Conservative Party MPs who vote against the government on Brexit issues, have been warned that they will have the party whip removed and be deselected, so be unable to stand for the party in any up-coming election.

Cue more Remainer melt-down.

And the Remainer Tory MPs actions are not about preventing a no deal Brexit. 99% of those preparing to act against their own party in government are ardent Remainers, who want to stop Brexit full stop and they will do everything they can to achieve that.

One former Tory MP now Independent, Nick Boles, said that this move proved that the hard right had taken over.

He also Tweeted out:

"Johnson truly is Britain’s Trump. There is no institution, no relationship and no international commitment that he is not willing to sacrifice to achieve a No Deal Brexit. He is turning the Conservative and Unionist Party into the English National Party. He must be stopped."

That did not go down well, if the replies to the Tweet are anything to go by.

And another former Tory MP Anna Soubry Tweeted:

"There is a growing sense of outrage, a sense this is no longer our country this is not the British way. Suspending Parliament to stifle debate, bullying & blackmailing long serving loyal MPs & threatening to defy the rule of law. That’s the way of the far left not @Conservatives."

Personally I would put it as the people's democracy taking over from a parliament now infested with anti-democrats who lied through their teeth at the last election about respecting the will of the people as shown in the 2016 referendum. But hey ho.

The former Justice Secretary, David Gauke, has also written to the Attorney General, Geoffrey Cox, to get a commitment from the government that it will abide by the rule of law.

And all because, when asked what the government would do if parliament managed to get anti-Brexit legislation through, Michael Gove said that they would have to wait and see what the legislation said.

What he said on the Andrew Marr show was: "We will see what the legislation says when it is brought forward." and referring to the Article 50 legislation already in place, he said: "For me, the point is that we already have legislation in place, which an overwhelming majority of MPs voted for."

Seems a reasonable enough answer to me.

But what I would also like to see is David Gauke write to the Speaker of the House of Commons, John Bercow, and demand that he firstly stop spouting his non-impartial anti-Brexit rehetoric in public, and secondly abide tightly in these tense times to the House of Commons Rule Book as well as Erskine May and not go around dropping his procedurally 're-interpreted' decisions like hand grenades all around the house.
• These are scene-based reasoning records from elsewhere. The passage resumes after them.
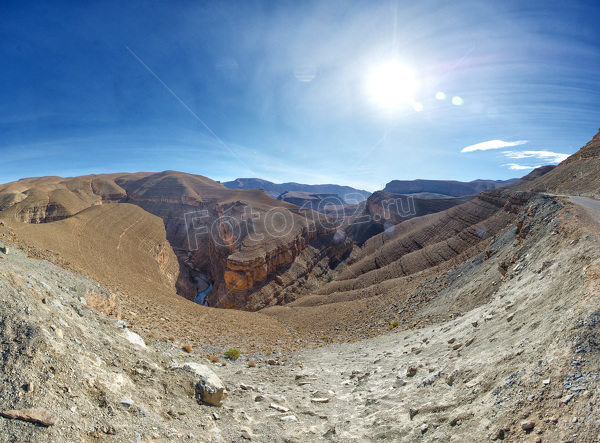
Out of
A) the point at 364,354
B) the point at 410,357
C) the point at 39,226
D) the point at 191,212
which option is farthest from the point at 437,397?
the point at 191,212

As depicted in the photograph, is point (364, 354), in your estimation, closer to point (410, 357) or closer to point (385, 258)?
point (410, 357)

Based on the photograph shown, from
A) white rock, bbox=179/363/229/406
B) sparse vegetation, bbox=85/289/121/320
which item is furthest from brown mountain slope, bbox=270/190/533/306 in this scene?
sparse vegetation, bbox=85/289/121/320

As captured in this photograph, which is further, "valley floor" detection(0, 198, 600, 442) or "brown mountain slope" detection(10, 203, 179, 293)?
"brown mountain slope" detection(10, 203, 179, 293)

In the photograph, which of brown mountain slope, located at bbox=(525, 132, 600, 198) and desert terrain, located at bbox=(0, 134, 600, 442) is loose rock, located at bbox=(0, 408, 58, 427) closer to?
desert terrain, located at bbox=(0, 134, 600, 442)

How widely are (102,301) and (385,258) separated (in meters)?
34.7

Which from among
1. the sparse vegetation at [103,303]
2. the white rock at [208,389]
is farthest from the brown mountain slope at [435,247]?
the sparse vegetation at [103,303]

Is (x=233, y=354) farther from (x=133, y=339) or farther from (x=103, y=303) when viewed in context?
(x=103, y=303)

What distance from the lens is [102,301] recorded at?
9.30 meters

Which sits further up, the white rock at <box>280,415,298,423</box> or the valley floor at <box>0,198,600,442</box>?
the valley floor at <box>0,198,600,442</box>

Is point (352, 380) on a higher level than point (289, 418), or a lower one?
lower

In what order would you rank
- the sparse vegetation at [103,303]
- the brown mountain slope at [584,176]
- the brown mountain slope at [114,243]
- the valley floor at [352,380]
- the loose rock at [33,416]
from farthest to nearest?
1. the brown mountain slope at [114,243]
2. the brown mountain slope at [584,176]
3. the sparse vegetation at [103,303]
4. the valley floor at [352,380]
5. the loose rock at [33,416]

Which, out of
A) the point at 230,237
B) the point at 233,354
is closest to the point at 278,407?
the point at 233,354

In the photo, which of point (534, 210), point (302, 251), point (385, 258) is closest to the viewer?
point (534, 210)

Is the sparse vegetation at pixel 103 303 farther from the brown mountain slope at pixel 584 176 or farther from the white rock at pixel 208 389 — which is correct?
the brown mountain slope at pixel 584 176
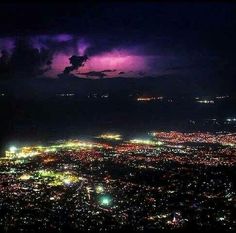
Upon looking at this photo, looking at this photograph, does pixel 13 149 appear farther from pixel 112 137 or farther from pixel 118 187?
pixel 118 187

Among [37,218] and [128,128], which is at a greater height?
[128,128]

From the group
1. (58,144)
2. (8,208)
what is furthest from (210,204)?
(58,144)

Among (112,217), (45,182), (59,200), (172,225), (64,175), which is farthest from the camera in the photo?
(64,175)

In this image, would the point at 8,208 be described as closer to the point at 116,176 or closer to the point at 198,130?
the point at 116,176

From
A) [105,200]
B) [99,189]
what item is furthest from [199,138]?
[105,200]

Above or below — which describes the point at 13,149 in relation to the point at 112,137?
below

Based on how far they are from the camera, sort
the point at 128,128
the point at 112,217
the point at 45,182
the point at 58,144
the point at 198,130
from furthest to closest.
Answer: the point at 128,128, the point at 198,130, the point at 58,144, the point at 45,182, the point at 112,217

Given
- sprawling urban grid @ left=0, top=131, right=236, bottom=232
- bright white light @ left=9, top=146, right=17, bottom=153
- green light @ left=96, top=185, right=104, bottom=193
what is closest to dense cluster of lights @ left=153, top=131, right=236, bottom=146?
sprawling urban grid @ left=0, top=131, right=236, bottom=232

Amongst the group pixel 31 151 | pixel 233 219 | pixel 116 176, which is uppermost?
pixel 31 151

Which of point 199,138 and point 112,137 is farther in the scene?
point 112,137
But I would suspect that Gauke would want Bercow to do the exact opposite of that and really get to breaking and modifying the rules. In fact you have to wonder, if he's already written to him asking for just that, don't you?
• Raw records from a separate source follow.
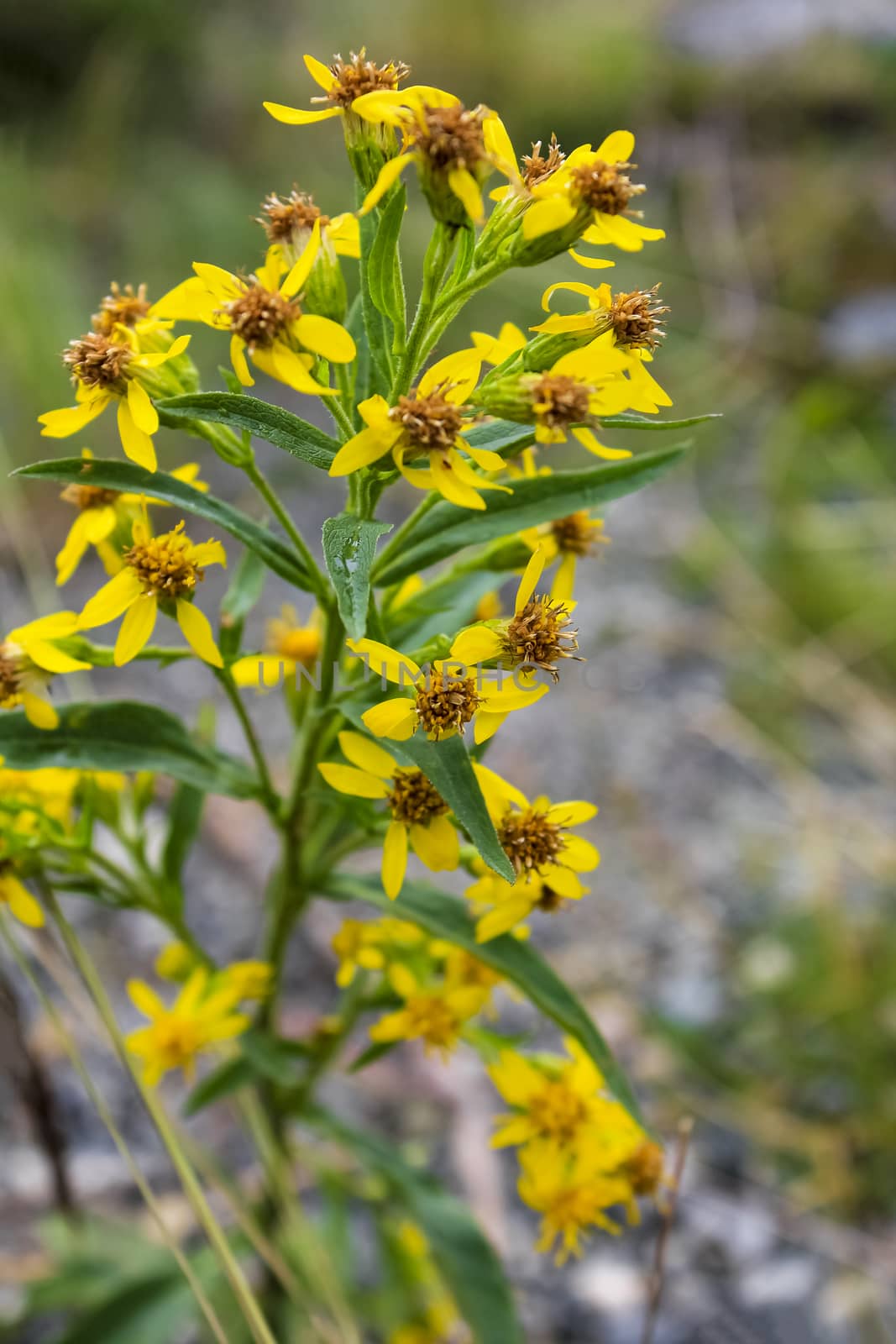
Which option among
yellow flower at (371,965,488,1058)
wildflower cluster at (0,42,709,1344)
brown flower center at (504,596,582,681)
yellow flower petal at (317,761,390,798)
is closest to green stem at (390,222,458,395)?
wildflower cluster at (0,42,709,1344)

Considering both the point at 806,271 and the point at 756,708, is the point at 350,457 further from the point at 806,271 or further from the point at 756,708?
the point at 806,271

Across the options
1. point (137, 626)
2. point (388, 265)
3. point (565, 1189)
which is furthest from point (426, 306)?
point (565, 1189)

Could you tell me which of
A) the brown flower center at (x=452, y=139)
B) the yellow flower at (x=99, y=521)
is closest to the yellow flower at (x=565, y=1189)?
the yellow flower at (x=99, y=521)

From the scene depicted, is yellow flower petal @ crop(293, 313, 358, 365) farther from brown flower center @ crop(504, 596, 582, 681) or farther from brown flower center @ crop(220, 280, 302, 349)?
brown flower center @ crop(504, 596, 582, 681)

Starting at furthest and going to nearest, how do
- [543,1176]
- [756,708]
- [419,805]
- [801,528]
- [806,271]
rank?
[806,271]
[801,528]
[756,708]
[543,1176]
[419,805]

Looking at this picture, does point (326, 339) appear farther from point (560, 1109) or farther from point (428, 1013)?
point (560, 1109)

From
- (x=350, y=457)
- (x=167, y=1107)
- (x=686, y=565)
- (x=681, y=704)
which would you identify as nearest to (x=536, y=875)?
(x=350, y=457)

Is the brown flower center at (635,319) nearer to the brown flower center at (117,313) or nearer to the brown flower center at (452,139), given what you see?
the brown flower center at (452,139)
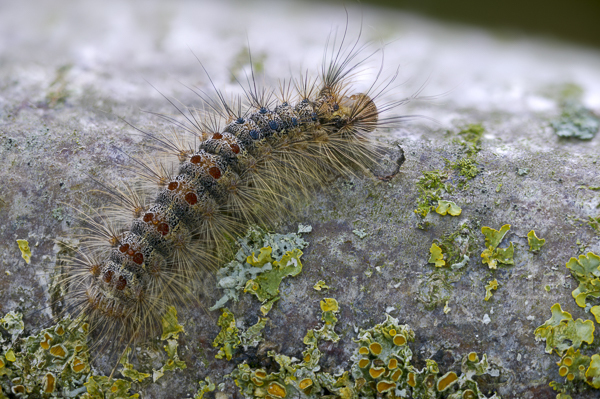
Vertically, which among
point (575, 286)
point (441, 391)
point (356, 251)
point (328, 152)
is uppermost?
point (328, 152)

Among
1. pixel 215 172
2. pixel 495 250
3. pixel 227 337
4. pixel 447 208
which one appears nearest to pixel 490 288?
pixel 495 250

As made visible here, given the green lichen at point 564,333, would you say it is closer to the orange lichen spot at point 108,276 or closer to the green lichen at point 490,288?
the green lichen at point 490,288

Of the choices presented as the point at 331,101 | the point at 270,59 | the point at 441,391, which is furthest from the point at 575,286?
the point at 270,59

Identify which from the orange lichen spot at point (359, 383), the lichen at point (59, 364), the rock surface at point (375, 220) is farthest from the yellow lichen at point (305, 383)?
the lichen at point (59, 364)

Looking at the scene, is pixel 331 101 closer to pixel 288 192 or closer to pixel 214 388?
pixel 288 192

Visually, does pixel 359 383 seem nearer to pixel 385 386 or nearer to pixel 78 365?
pixel 385 386
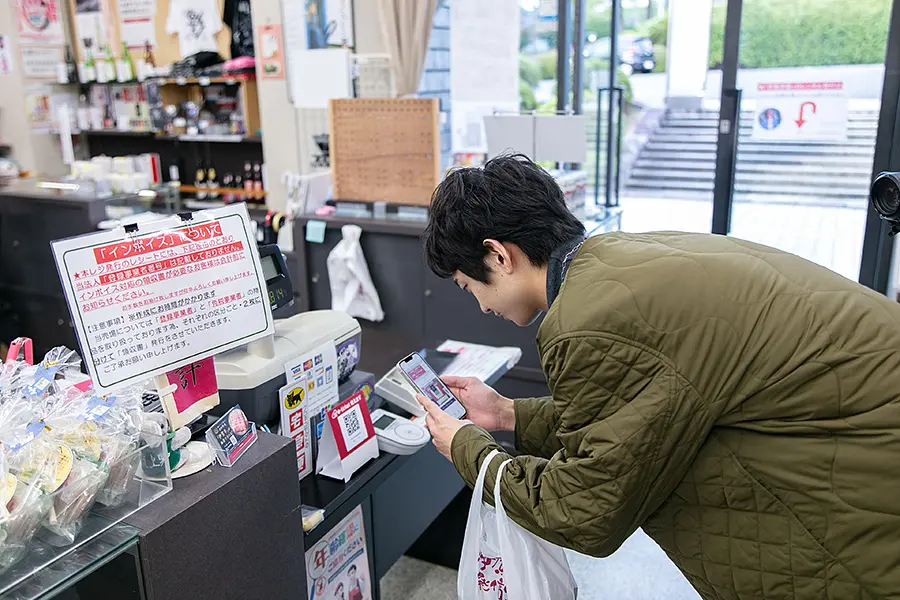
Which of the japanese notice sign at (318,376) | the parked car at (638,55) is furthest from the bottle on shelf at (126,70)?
the japanese notice sign at (318,376)

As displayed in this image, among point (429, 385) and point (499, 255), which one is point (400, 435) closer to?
point (429, 385)

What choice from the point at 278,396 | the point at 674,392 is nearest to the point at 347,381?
the point at 278,396

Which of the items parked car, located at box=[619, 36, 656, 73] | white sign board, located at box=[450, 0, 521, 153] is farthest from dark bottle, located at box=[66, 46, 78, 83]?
parked car, located at box=[619, 36, 656, 73]

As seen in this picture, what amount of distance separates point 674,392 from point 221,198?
489 centimetres

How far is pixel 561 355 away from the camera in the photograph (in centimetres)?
108

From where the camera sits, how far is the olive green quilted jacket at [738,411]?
1.05 meters

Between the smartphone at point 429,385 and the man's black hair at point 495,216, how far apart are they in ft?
1.01

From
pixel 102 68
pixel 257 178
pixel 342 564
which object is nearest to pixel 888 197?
pixel 342 564

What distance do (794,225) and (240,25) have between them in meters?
3.55

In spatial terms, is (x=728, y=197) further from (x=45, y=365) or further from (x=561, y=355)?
(x=45, y=365)

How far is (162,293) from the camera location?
3.99 feet

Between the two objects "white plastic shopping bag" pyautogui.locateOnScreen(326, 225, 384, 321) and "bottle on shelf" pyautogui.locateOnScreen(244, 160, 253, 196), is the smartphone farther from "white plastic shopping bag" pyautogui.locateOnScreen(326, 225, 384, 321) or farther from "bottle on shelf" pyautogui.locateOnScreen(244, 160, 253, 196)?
"bottle on shelf" pyautogui.locateOnScreen(244, 160, 253, 196)

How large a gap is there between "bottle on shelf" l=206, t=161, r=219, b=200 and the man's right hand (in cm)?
419

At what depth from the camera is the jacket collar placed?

Anyway, some of those MPs who could find themselves on the political scrapheap are moaning that it's not fair because some ministers defied Theresa May and were left to get on with it. With Philip Hammond calling the move 'hypocritical'.
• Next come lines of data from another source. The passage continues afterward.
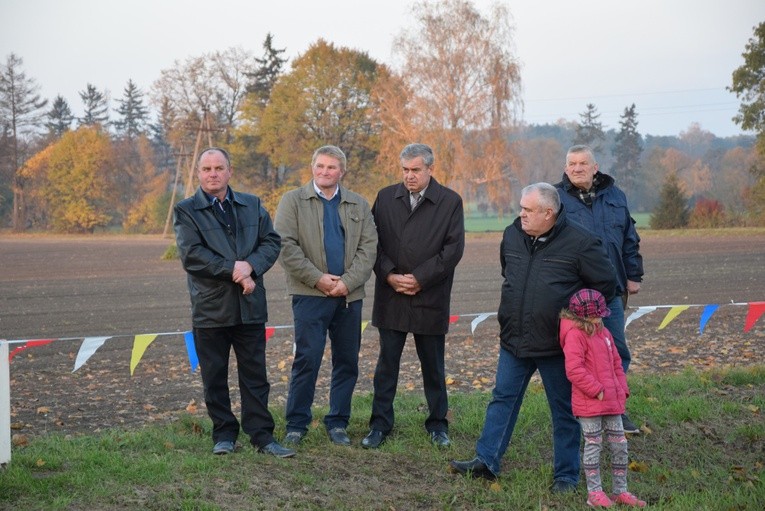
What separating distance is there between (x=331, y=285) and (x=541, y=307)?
1613 mm

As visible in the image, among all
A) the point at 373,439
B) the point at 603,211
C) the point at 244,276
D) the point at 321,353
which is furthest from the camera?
the point at 603,211

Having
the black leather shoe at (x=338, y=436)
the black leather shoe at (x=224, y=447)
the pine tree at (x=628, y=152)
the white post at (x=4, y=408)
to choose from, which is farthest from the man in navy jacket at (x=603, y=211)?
the pine tree at (x=628, y=152)

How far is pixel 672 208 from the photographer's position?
52.5 m

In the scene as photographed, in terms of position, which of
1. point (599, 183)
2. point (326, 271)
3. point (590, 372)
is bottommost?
point (590, 372)

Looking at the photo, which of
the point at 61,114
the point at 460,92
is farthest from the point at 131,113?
the point at 460,92

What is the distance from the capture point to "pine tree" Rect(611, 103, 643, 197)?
11181 cm

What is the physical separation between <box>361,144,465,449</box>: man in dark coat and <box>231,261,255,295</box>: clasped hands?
104cm

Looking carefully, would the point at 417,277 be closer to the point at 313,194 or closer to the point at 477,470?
the point at 313,194

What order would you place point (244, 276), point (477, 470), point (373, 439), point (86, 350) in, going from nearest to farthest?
point (477, 470)
point (244, 276)
point (373, 439)
point (86, 350)

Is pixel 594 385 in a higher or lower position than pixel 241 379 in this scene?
higher

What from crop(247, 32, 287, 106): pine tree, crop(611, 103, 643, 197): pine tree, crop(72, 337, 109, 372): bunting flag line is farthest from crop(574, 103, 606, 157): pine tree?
crop(72, 337, 109, 372): bunting flag line

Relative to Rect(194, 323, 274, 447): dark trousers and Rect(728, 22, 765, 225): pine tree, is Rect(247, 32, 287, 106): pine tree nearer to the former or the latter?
Rect(728, 22, 765, 225): pine tree

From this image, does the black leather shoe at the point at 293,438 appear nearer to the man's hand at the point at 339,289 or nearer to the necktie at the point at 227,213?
the man's hand at the point at 339,289

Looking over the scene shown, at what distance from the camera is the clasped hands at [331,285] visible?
6.27 meters
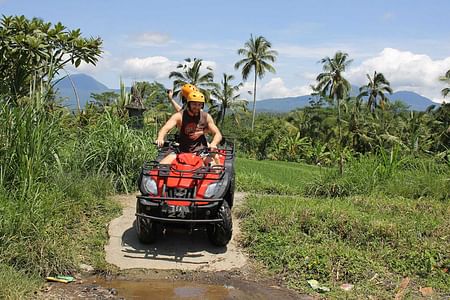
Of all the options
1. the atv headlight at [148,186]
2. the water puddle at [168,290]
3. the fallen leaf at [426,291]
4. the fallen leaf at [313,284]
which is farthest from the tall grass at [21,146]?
the fallen leaf at [426,291]

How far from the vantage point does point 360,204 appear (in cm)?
795

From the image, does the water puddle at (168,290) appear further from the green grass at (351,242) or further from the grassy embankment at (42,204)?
the green grass at (351,242)

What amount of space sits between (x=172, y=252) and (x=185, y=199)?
86 centimetres

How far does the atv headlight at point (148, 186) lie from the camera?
5871 mm

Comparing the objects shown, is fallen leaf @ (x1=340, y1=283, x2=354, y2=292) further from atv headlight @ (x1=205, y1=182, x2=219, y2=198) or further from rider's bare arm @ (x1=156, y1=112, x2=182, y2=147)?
rider's bare arm @ (x1=156, y1=112, x2=182, y2=147)

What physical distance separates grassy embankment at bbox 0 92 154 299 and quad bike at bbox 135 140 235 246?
2.48ft

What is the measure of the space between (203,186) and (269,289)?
4.52ft

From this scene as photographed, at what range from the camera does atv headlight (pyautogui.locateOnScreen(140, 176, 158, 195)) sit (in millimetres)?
5871

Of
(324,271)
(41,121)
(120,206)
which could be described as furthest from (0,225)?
(324,271)

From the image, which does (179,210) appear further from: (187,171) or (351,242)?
(351,242)

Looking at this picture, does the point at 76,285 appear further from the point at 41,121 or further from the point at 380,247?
the point at 380,247

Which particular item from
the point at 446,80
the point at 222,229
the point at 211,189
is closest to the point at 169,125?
the point at 211,189

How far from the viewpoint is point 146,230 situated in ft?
19.5

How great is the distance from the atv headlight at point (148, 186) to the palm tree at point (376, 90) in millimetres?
46312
My reply to them would be – that shows you how weak May was and why she came back from Brussels with such a terrible deal and why she almost lost the 2017 General Election when offered an almost open goal for a large majority.

Now that someone with a bit of bottle is there to hold them all to account, they don't like it.

There is also speculation that this is designed to try and up the pressure to trigger a general election, with Laura Kuennsberg, the BBC political editor writing:

"But the nature of the threat is also a sign that No 10 is actively considering whether they will have to call a general election, and soon.

"If you are an ambitious prime minister, (step forward Boris Johnson), and you don't have a majority, you need to try to find one, and fast."

Now, in normal circumstances time is definitely on the side of the government. Although there are still 59 calendar days to Brexit Day, the anti-Brexit mob only have 18 planned sitting days to do anything.

And, with a prorogation in between that would neutralise any unfinished work they undertake in the first seven of those 18 days prior to the shutting down of parliament, they really have a task on their hands.

But these are not normal times and a government would not normally be facing three court actions in a week on the constitutional matter of proroguing parliament nor having to deal with a now openly biassed Speaker in the form of John Bercow.